Or they have grown up surfing here. One man uses a boogie board. I have watched him. He stands up on it and does multiple 360 degree turns while gliding along the surface of a wave, one hand holding the edge of the foam rectangle while the white water chases after him. He is dancing. Sometimes, he and his boogie board fly off the breaking wave, spinning, and land back on the glassy moving surface like an artist’s brush painting on a water canvas, that simply paused in the air for a moment before resuming its stroke.
Another surfer friend told me that man had to be the best boogie boarder the world. I learned that this new friend of mine used to be a pro surfer. He would know. He told me that when he mentioned that to the local boogie boarder, the wavy, sun-streaked, dark haired, beautiful young man, looked at him with surprise and said, “really?”

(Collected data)
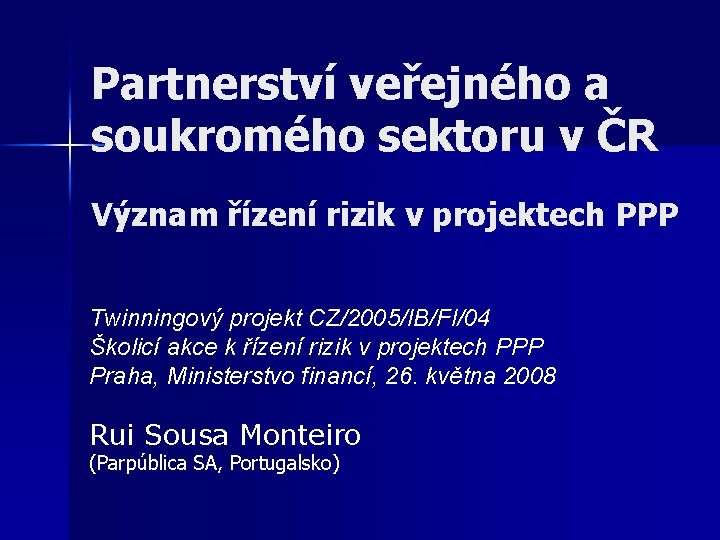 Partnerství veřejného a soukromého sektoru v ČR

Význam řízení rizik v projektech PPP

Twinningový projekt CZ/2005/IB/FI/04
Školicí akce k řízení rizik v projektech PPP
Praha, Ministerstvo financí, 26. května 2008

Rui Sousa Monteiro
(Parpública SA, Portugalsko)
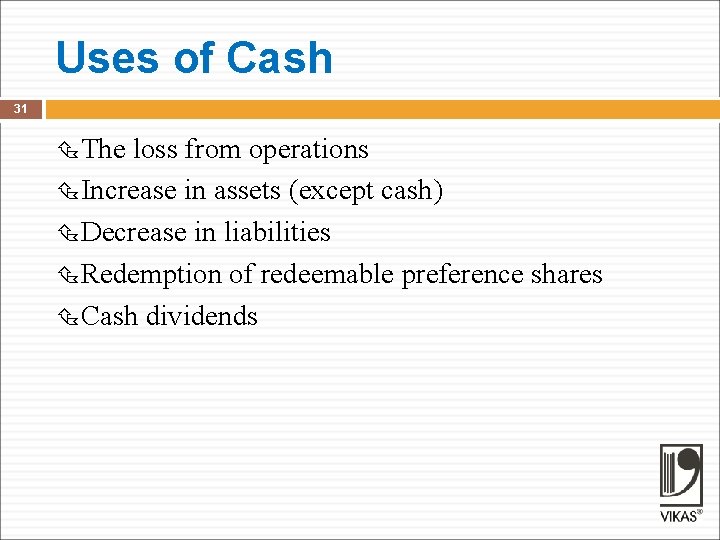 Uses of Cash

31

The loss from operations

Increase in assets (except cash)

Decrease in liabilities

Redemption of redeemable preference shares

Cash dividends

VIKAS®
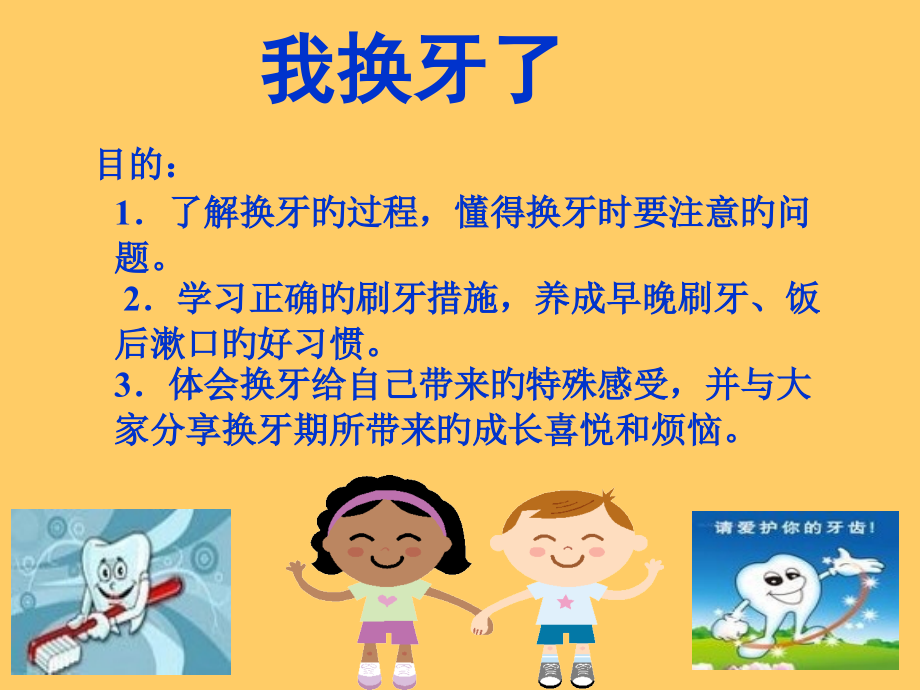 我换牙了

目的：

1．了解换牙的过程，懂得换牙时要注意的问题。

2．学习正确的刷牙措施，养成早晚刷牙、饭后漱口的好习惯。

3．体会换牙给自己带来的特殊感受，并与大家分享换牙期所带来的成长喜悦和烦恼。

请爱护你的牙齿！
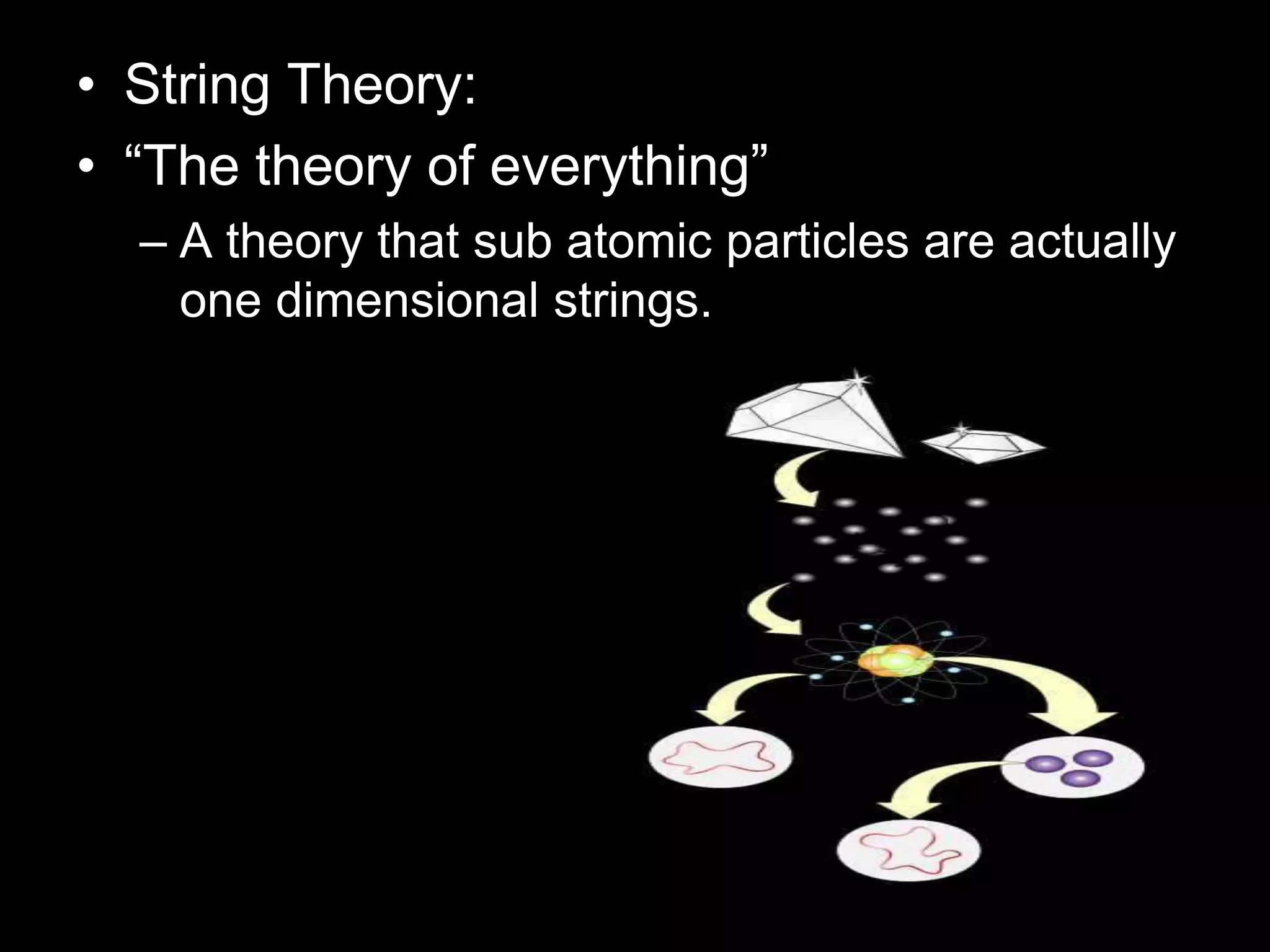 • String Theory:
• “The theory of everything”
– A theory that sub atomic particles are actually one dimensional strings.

...

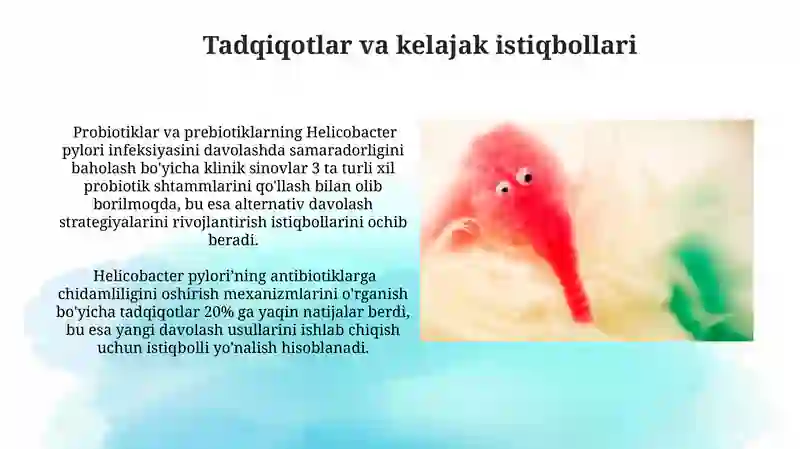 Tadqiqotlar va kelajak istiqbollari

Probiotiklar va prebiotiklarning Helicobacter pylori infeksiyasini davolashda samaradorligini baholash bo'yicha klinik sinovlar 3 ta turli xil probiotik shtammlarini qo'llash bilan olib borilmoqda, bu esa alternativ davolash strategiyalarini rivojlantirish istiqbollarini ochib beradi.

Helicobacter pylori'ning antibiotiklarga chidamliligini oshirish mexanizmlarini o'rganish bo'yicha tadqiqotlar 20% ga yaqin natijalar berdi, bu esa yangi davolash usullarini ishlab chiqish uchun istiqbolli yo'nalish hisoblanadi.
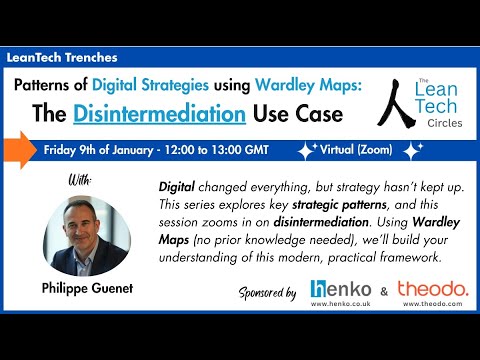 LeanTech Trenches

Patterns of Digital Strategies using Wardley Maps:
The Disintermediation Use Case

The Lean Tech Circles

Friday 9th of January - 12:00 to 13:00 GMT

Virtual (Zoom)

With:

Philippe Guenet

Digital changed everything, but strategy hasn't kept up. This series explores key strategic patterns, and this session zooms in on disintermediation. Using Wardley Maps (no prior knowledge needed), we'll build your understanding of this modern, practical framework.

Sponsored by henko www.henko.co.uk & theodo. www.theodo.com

** Directions **
[A] Can you copy the part of the surfing passage that starts at "Or they have" and ends at "resuming its stroke."?
[B] Can you proceed with the surfing passage, picking up after its last sentence?

** Answers provided **
[A]
Or they have grown up surfing here. One man uses a boogie board. I have watched him. He stands up on it and does multiple 360 degree turns while gliding along the surface of a wave, one hand holding the edge of the foam rectangle while the white water chases after him. He is dancing. Sometimes, he and his boogie board fly off the breaking wave, spinning, and land back on the glassy moving surface like an artist’s brush painting on a water canvas, that simply paused in the air for a moment before resuming its stroke.

[B]
The boogie boarder doesn’t post on instagram. If he did, my pro surfer friend assures me he would be famous. But he’s not.
His life is secret and undiscovered by the mainstream. He is out there on his boogie board simply for the joy of it all.
I will miss that sense of things when I am back in the US.
In the US, my favorite place to walk near the river at my parent’s house has a new sign. The sign says that people are “NOT ALLOWED” to walk there after 4:30 pm. Dusk is my favorite time to walk. And I wonder about all the people working their 40 and 60 hour weeks and how they can’t walk after 4:30 pm. So much is “NOT ALLOWED” anymore, by someone who thinks they know better than something.
Your feelings mean something, they are a signpost and they matter
It is good I am sad.
It means I have found something I love. It means I care and I find myself nourished here.
I know there will be other moments in my life that feel exquisite. There will be people who come and touch my soul and I will grieve when I say goodbye, even if it is temporary.
It is ok to grieve
Grief and joy go together in a way.
I tell myself that if I didn’t care, if I was simply present and accepting, somehow I wouldn’t grieve.
I tell myself if I could do that, I would be like Eckhart Tolle.
But I am sure he grieves too and perhaps he would refer to the grief as The Pain Body.
But I am not so sure that is what I am experiencing.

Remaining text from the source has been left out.